TEXT SHOWN →
What Does Paid in Arrears Mean?

As a small business owner, you need customers to survive. Depending on your business, you might extend credit to customers so they don’t pay right when they receive a good or service. When you invoice a customer, you include payment policy terms that detail when the money is due. If they don’t pay until after the deadline, you are paid in arrears.

You also have a lot of expenses when you are a small business owner, like rent, supplies, and payroll. Vendors might send you invoices instead of requiring immediate payment. From time to time, you might be billed in arrears or make a payment in arrears.

What does in arrears mean?

In arrears means payment is behind. Arrears can mean payment is overdue, or that the payment isn’t due until after the service period. Businesses can make payments in arrears to vendors or receive payments in arrears from customers. Employees can be paid in arrears, meaning they don’t receive wages until after the pay period.

When someone selling a good or service is paid in arrears, they don’t receive money until after the pay period is over. This can be the result of one of the following:

  • The vendor did not bill the customer until the end of the service period
  • The customer’s payment is overdue

As a business owner, you are both a customer and vendor. You are a vendor to your company’s customers. And, you are a customer when making business purchases from vendors.

Billing in arrears

Vendors who bill in arrears do not send a bill or request payment until after the customer receives a good or service. Unlike overdue payments, billing in arrears is not the customer’s fault. It just means that the vendor does not bill until the end of the service period.

You might be billed in arrears from time to time. Utilities are common services you receive but aren’t billed for until the end of the service period.

Spatial question records →

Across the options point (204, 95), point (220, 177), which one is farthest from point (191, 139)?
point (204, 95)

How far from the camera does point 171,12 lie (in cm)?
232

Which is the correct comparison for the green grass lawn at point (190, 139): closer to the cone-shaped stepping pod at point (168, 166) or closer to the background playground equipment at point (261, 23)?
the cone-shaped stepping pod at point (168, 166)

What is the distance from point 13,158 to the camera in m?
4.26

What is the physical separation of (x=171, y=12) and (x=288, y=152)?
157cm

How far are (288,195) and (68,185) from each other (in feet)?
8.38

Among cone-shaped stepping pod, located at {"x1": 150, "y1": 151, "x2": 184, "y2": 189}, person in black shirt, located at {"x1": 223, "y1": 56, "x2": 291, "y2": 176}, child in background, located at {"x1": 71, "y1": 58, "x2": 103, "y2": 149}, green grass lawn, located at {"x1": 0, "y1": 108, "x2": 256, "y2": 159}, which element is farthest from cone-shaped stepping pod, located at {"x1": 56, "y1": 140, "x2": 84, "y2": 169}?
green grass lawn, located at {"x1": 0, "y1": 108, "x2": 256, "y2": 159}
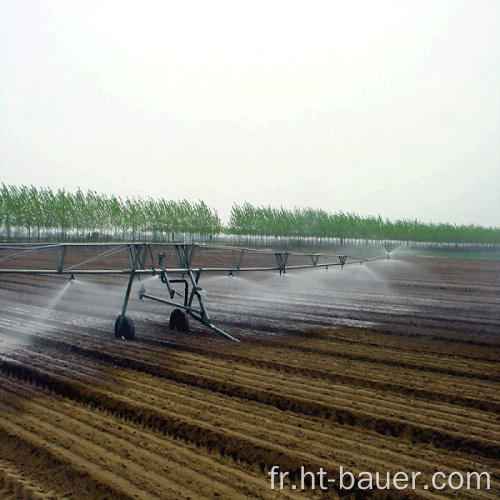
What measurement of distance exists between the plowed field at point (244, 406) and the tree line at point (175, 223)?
6413 cm

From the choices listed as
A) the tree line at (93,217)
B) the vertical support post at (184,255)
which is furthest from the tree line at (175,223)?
the vertical support post at (184,255)

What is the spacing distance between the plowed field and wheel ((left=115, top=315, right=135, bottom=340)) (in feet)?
0.61

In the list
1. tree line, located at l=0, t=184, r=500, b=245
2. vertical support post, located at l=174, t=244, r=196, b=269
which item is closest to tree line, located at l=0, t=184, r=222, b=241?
tree line, located at l=0, t=184, r=500, b=245

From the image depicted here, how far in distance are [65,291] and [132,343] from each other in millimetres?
10271

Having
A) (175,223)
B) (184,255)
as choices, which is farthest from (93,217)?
(184,255)

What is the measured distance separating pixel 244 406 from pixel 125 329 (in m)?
5.24

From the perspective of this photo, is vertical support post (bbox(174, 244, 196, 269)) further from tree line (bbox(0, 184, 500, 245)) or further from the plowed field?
tree line (bbox(0, 184, 500, 245))

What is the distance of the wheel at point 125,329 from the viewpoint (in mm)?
11555

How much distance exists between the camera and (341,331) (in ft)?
42.7

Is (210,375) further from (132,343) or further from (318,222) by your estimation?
(318,222)

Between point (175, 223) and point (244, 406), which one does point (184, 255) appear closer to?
point (244, 406)

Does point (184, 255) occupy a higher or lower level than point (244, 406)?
higher

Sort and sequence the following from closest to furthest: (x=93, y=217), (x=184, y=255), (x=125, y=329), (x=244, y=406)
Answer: (x=244, y=406), (x=125, y=329), (x=184, y=255), (x=93, y=217)

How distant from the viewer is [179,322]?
41.5ft
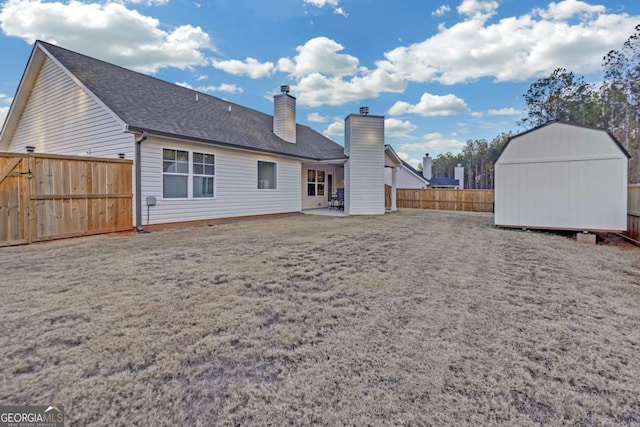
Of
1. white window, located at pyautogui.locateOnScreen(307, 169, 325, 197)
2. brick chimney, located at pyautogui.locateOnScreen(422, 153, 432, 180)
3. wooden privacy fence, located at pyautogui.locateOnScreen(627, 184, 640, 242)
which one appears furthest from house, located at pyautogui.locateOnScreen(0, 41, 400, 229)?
brick chimney, located at pyautogui.locateOnScreen(422, 153, 432, 180)

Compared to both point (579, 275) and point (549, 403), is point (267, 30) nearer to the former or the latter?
point (579, 275)

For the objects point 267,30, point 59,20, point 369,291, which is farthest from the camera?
point 267,30

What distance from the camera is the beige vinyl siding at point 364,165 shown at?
535 inches

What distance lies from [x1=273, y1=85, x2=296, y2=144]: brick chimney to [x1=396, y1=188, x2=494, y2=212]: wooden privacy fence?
9298 millimetres

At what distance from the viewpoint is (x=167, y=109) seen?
31.8 ft

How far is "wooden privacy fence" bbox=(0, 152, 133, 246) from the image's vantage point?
6000mm

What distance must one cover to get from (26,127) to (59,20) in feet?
13.3

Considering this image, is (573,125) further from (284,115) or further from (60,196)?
(60,196)

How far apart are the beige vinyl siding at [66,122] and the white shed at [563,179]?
1065 centimetres

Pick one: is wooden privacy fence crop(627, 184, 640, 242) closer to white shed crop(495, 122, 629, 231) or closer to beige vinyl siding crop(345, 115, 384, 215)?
white shed crop(495, 122, 629, 231)

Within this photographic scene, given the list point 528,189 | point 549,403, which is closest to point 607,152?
point 528,189

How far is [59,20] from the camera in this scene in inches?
408

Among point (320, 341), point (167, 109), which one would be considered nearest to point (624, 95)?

TASK LIST →
[1] List the small business expenses named as examples in the arrears article.
[2] According to the arrears article, when do employees who are paid in arrears receive their wages?
[3] Transcribe the part of the arrears article that opens with the words containing "In arrears means" and closes with "the pay period.".

RESPONSE LIST →
[1] rent, supplies, payroll

[2] After the pay period.

[3]
In arrears means payment is behind. Arrears can mean payment is overdue, or that the payment isn’t due until after the service period. Businesses can make payments in arrears to vendors or receive payments in arrears from customers. Employees can be paid in arrears, meaning they don’t receive wages until after the pay period.